4.13. RNA-Sequencing and Analysis

We used 100 ng purified RNA (if available; for HCC^rO-2: 54.6 ng; HCC-3: 80.2 ng; HCC-2: 93.7 ng) as the starting material to prepare miRNA libraries using the QIAseq miRNA UDI Library Kit (Qiagen, Hilden, Germany) and QIAseq miRNA 12 Index Kit IL UDI (Qiagen) according to the manufacturer’s instructions. Briefly, adapters and primers were employed undiluted, and library amplification was performed with 16 cycles. Generated miRNA libraries were quality-controlled with Qubit dsDNA-HS-Assay-Kit (ThermoFisher Scientific, Darmstadt, Germany) and Agilent Bioanalyzer 2100 High Sensitivity DNA Kit (Agilent Technologies, Waldbronn, Germany) and all libraries passed quality criteria.
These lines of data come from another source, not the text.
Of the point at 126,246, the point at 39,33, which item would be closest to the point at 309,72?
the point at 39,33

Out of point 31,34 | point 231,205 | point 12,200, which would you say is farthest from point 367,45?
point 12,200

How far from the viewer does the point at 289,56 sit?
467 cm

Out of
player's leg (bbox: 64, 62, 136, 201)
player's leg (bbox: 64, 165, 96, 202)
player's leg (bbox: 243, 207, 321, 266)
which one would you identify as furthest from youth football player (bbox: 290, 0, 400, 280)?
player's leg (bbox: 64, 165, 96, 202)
Library concentrations were normalized to 4 nM and pooled prior to sequencing. Single-end sequencing with 72 bp and dual index sequencing of 10 bp each was performed on an Illumina NextSeq2000 (Illumina, San Diego, CA, USA). Processing, read mapping, and differential expression analysis of the resulting FASTQ files were performed with the QIAGEN RNA-seq Analysis Portal 4.0 (Qiagen, Aarhus, Denmark) using the miRNA analysis workflow. Target prediction analysis of significantly deregulated miRNAs (FDR < 0.01) was conducted using the MIENTURNET web tool [63] and the miRTarBase database [64].
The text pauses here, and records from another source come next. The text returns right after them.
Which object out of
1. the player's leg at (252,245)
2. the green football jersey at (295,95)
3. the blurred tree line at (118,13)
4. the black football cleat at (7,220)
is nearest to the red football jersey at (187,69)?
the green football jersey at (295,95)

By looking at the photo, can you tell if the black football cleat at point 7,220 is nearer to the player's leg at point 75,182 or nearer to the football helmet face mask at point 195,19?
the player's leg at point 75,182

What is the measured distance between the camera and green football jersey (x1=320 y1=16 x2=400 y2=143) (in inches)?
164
4.14. Statistical Analysis

All experiments were carried out in triplicates unless stated otherwise. Data are presented as the mean + standard deviation (SD). Data were analyzed for statistical significance using an F-test to determine equal variances and an unpaired Student’s t-test or Welch’s t-test for single comparisons. One-way analysis of variance analysis (ANOVA) with Dunnett’s post hoc test were used for multiple comparisons on one dataset. A p-value of <0.05 was considered statistically significant. Correlations were analyzed using Pearson linear regression analysis. Statistical tests and Pearson linear regression analysis were performed using the GraphPad Prism Version 5.02 software (GraphPad Software Inc., San Diego, CA, USA).

5. Conclusions

In conclusion, our study highlights the crucial role of miRNAs and their target ZEB1 in driving EMT in EGFR-TKI drug resistance and their potential as biomarkers and therapeutic targets. Temporally relieving cells of osimertinib demonstrated promising effects on miRNAs in EMT reversal, indicating prolonged benefits by incorporating treatment pauses to delay EMT onset and improve therapeutic efficacy. Overall, targeting hybrid cells and addressing the challenges of drug resistance through rigorous research and clinical trials remain imperative for advancing NSCLC treatment.